Christmas Fire Cat

I threw a crumb of cheese into the fire
and logs fell over. Flames licked blue. Pine snapped.
The tiny crumb, a molten mote no higher
than the hat on the flea on the elf’s coat, flared and mapped
itself into a shadow flash that flew
on flue wards, a one-molecule fondue
that no one noted except the elf, and me,
and the flea in her tiny too-tight Christmas hat.
What spirit of the hearth had set it free?
‘’Twas me,’ the smoke spoke, arching like a cat.

The flea, the elf, and I, stared at the cat.
Though it heard the flea’s faint ‘How’d you do that?’ shout,
at first the cat ignored us while it sat
there licking its fur, the burned bits winking out.
Then it sized us up and I thought I saw it smile.
‘I’m the Christmas cat, and I’ve come to help you while
away the hours that fuel this Christmas Eve.
You spent the morning driving yourselves to near
depression pricing presents, and then came home to grieve.
Not one of you remembers Christmas cheer.’

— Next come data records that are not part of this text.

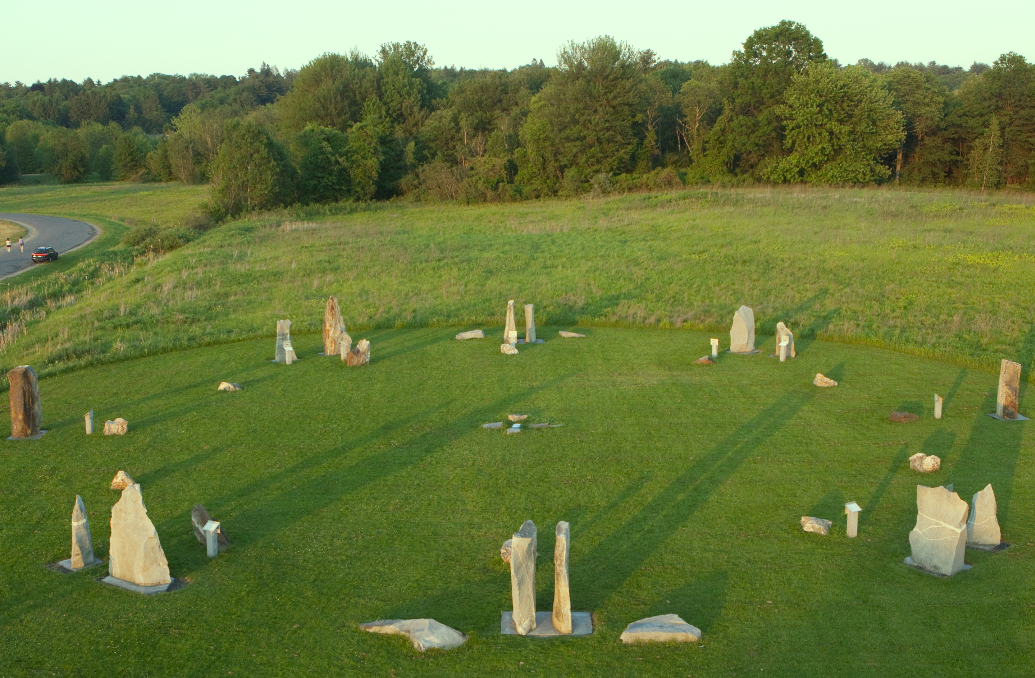 aerial view of sunwheel during summer solstice, in green field surrounded by meadow and trees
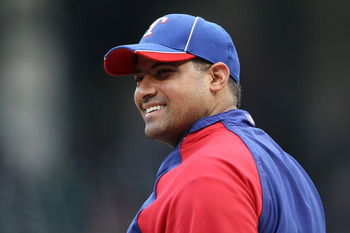 ARLINGTON, TX - OCTOBER 22:  Bengie Molina #11 of the Texas Rangers looks on during batting practice prior to playing the New York Yankees in Game Six of the ALCS during the 2010 MLB Playoffs at Rangers Ballpark in Arlington on October 22, 2010 in Arlingt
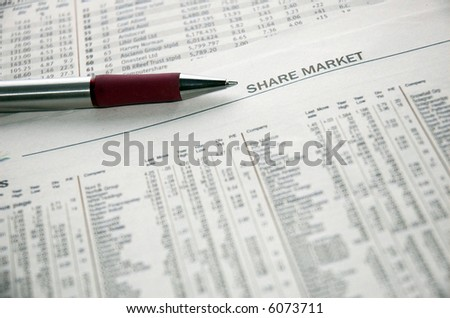Pen resting on stock market financial data in a newspaper - stock photo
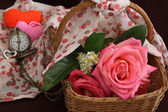 Still life of pink rose flower in basket — Stock Photo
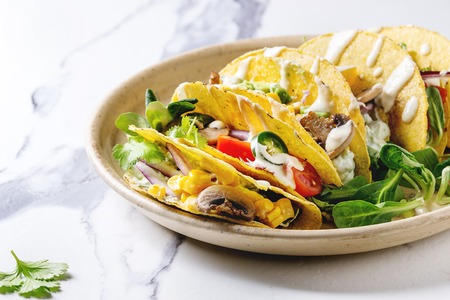 Foto de Variety of vegetarian corn tacos with vegetables, green salad, chili pepper served on ceramic plate with tomato and cream sauces with ingredients above on white marble kitchen table. Close up - Imagen libre de derechos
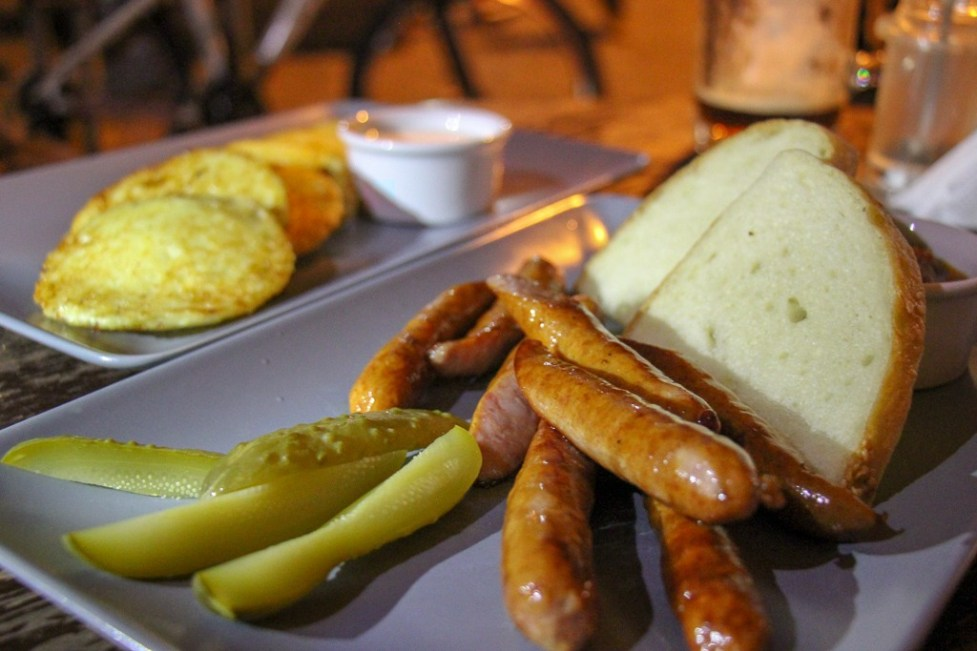 Plate of sausages with pickles and bread at Facet in Old Town, Lviv, Ukraine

‘I do,’ the elf said. ‘When younger, I believed
that the dirty old man I helped was Santa Claus.
He told me, ‘Here’s your bonus, up this sleeve,’
and he took advantage. I still see his paws…’
‘You are making that up, you naughty lying twit!’
the cat hissed, clawing where the elf would sit.
But the elf, even quicker, hung himself from the mantel with care,
so the cat, saving face, confronted the Yule flea and me.
‘Today in the sun, when you three were enjoying the air,’
she asked, ‘did you think beyond lunch and the beach and the sea?’

The flea in her too-tight hat piped, ‘I remember
when the snow would grow and you would tell us stories.’
The Christmas cat thought hard on that; an ember
in her fur glowed gold. ‘Ghosts,’ the flea said. ‘Glories.’
The cat purred, pleased as gin becomes with lime.
‘Listen,’ she said. ‘Once upon a time…’
And the elf rejoined the little Yule flea and me
while we stared the fire down and listened to the cat
as she retold old tales: Nativity,
and mistletoe hunts, and more even better than that.